A new sound erupted, drowning out the words that came from the megaphone, filling the air with its familiar wail.
"What's that?" Miranda shouted.
"It's an ambulance. What do you say, Miranda?"
"He shouldn't have tried nothing with me," Miranda said. "He could have got killed. I could have killed him."
"Butyou didn't. So what do you say? Yes or no? You coming out?"
"No!" Miranda shouted, suddenly and viciously. "You think you got some cheap punk up here? This is Pepe Miranda!" His voice rose. "You hear me? You want me, you come in here and get me!"

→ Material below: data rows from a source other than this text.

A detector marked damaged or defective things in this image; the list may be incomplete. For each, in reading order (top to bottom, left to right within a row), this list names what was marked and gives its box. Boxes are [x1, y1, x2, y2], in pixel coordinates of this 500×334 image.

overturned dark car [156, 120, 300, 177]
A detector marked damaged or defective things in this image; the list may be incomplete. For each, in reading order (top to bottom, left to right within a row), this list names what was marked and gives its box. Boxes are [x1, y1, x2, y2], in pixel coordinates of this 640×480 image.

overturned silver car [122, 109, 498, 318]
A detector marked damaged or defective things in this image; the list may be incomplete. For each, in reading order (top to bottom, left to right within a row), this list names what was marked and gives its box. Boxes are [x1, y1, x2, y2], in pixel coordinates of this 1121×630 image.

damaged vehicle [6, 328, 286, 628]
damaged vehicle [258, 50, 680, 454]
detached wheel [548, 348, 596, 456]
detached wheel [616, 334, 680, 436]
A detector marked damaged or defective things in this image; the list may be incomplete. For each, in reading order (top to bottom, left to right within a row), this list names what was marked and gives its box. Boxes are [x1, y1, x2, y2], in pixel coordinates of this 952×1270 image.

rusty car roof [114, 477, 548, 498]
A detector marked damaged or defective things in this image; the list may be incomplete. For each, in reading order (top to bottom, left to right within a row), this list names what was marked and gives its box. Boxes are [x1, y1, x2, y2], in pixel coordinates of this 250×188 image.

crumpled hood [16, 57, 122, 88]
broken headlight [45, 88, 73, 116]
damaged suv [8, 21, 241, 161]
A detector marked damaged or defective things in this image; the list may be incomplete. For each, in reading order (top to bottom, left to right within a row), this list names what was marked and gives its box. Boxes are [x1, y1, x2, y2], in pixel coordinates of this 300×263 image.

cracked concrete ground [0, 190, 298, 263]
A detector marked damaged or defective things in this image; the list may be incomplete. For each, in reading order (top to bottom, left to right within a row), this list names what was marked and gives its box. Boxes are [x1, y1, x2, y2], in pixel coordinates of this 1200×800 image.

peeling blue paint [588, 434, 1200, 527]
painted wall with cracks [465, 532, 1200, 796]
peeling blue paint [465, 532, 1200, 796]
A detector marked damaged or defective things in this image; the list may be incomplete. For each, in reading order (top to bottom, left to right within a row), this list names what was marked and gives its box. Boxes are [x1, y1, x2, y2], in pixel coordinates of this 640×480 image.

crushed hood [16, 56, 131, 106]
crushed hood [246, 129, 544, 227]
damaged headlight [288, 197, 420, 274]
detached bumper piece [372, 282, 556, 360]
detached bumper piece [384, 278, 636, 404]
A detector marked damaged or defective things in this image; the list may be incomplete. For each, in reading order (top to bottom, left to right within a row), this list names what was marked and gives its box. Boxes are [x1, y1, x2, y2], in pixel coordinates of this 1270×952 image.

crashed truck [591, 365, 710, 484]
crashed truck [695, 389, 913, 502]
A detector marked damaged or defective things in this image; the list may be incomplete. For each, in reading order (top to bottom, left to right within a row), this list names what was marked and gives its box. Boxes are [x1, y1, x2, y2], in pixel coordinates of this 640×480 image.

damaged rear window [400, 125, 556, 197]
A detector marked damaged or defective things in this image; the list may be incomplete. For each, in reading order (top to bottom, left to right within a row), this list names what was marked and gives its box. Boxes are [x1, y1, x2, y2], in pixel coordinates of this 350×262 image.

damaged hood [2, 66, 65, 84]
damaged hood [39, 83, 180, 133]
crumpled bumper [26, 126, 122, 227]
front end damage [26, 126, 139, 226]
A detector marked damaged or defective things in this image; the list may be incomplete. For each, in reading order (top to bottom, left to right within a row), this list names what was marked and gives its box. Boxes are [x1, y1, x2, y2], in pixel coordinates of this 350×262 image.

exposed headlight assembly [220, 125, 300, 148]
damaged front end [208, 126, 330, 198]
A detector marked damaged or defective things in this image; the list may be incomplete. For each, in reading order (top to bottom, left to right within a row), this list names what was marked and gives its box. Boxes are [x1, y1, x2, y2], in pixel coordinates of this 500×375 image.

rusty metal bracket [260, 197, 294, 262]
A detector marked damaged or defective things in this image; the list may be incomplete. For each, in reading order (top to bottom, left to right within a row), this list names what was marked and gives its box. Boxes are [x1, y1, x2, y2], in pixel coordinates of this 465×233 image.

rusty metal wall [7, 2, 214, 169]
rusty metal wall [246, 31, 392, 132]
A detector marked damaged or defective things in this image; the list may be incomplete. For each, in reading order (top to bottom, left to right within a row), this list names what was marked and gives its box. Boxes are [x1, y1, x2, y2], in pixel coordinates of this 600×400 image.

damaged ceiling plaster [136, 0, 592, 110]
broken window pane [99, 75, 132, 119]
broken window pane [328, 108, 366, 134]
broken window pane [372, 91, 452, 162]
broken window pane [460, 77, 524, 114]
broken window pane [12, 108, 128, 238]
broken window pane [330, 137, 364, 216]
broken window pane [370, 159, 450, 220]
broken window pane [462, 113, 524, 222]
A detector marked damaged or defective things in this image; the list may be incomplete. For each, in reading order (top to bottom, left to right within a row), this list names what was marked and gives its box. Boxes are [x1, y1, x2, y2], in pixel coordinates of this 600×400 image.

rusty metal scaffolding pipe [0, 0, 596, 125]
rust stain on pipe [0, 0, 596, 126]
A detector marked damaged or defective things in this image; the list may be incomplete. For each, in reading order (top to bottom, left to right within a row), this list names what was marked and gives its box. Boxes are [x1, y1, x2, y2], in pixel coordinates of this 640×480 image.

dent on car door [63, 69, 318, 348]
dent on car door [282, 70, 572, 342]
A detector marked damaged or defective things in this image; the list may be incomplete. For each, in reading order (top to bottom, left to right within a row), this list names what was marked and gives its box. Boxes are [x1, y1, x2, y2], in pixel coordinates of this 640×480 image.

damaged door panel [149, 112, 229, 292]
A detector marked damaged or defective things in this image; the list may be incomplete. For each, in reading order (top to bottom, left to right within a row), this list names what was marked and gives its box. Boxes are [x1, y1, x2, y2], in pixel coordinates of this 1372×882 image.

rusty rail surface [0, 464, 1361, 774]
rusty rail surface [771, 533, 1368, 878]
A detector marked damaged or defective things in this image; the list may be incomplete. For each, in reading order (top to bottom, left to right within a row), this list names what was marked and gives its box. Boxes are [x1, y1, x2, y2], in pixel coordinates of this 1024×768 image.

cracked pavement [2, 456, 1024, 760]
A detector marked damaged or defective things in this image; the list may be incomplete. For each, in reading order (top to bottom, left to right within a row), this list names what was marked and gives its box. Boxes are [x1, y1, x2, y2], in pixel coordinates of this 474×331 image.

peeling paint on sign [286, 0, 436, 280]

"That's telling them, Pepe!" Zip yelled, and he poked Sixto in the ribs, and suddenly the street was alive with cheers of encouragement.
"Yea, Pepe!"
"Bravo, Pepe!"
"Tell 'em, tell 'em!"
"Quiet!" Byrnes roared. "Everybody quiet!" Patrolmen moved quickly into the crowd, and the people in the street fell suddenly silent. But the rooftops still rang with cheers for the trapped killer in the apartment. Byrnes waited for the sound to die out. He put the megaphone to his mouth and said, "All right, Miranda. No more talk. We're coming in."
"Then stop talking and come get me, you yellow bastards!" Miranda shouted, and suddenly the shade on one of the windows snapped up, and there he was, Pepe Miranda the killer, a short, wiry man standing in his undershirt, his lips pulled back into a snarl, a three days' growth of beard on his face, a gun in each hand. He pulled back his head, and then snapped it forward with a short jerking motion, spitting into the street. And then he began firing blindly, both guns blazing as if he were trying to prove he was the marshal of a tough Western town.
Byrnes waved at the rooftops, and an ear-splitting volley shattered Sunday like a piece of crystal. He scooted for cover behind the squad car while the guns roared down from the rooftops. In the crowd, women were screaming and men were ducking behind each other for cover. Byrnes waved his hand again. The volley stopped, Miranda was no longer at the window.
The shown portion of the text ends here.